The nation’s selected meat is likely to continue to rise in price as the cost-of-living crisis worsens, Co-op CEO said.

The chicken market – a firm favorite on UK menus, partly because it’s affordable – is expected to face challenges that other meats do not want.

The hefty prices of bird feed have been a challenge for the poultry industry – and the rising price of meat is only expected to continue in supermarkets and restaurants, say industry insiders.

‘Chicken can be as expensive as beef. The chicken industry is facing particular challenges due to feed costs, co-ops Steve Murrells told The Sunday Times.

‘The majority of cattle raised in this country are fed on grass and it is not required to have high-density feed.

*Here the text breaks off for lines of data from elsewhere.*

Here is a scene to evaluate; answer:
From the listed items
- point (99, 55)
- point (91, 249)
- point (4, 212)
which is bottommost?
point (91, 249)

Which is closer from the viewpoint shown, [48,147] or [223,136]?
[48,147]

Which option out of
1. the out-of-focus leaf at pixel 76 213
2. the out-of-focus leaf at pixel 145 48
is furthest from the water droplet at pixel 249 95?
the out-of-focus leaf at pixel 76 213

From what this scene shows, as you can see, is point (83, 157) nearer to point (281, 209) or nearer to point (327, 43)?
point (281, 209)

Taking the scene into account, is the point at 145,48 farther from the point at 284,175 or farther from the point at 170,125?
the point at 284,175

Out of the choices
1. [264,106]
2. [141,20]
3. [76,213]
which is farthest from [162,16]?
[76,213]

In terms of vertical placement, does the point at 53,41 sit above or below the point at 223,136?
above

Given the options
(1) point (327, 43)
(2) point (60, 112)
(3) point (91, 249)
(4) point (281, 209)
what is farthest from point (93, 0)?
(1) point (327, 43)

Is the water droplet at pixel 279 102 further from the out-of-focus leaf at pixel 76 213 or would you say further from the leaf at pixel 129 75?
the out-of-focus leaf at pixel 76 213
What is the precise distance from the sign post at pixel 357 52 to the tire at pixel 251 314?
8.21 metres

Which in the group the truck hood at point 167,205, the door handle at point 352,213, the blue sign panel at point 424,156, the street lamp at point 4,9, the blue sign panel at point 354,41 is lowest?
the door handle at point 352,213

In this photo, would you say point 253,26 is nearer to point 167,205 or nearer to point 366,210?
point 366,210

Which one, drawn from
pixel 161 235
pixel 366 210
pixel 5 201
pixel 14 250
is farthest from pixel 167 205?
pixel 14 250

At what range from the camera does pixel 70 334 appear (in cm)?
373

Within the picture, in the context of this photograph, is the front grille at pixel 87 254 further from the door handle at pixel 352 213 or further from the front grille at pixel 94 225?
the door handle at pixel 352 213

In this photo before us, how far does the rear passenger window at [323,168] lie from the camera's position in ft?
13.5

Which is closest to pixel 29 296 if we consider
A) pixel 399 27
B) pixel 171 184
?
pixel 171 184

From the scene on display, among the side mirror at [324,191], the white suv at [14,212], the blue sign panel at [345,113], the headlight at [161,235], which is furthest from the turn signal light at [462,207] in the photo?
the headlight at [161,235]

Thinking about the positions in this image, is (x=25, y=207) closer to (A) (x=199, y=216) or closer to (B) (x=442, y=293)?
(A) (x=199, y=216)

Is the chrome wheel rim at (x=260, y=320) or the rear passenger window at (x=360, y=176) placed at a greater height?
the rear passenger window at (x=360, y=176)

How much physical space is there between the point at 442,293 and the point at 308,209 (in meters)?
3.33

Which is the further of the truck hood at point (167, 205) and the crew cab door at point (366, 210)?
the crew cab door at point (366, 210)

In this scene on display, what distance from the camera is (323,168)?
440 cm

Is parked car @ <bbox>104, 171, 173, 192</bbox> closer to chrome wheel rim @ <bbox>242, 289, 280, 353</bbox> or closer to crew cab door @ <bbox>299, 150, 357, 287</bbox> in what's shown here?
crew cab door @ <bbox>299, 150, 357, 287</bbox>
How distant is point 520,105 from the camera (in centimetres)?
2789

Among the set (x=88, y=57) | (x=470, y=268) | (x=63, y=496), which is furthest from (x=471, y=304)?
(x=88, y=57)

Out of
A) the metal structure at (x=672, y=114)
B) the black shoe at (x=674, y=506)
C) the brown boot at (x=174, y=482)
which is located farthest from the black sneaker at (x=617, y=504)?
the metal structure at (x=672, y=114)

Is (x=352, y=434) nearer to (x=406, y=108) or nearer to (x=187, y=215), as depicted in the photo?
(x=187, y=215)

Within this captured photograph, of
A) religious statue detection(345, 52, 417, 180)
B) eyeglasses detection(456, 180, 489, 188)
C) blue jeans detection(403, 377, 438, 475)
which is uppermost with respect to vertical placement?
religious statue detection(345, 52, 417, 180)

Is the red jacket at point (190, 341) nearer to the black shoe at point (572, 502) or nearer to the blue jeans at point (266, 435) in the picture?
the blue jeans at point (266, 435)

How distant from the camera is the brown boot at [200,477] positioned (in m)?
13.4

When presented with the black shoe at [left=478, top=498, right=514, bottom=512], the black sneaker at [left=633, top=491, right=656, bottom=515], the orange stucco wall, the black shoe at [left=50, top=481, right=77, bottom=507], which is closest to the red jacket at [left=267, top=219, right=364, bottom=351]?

‘Chicken, which was incredibly cheap and great value for money, is rising faster than any other protein.’

Hen

Fast food restaurants Nando’s and KFC have increased their prices in recent months (Photo: Getty)

The cost of raising a chicken has risen by almost 50% in the last year, which has been further exacerbated by the war between Russia and Ukraine.

Chicken feed is made primarily from soy, sunflower flour and wheat, all of which have risen in price in recent months.

Russia and Ukraine are both major exporters of sunflower oil, of which sunflower flour is a by-product, and wheat.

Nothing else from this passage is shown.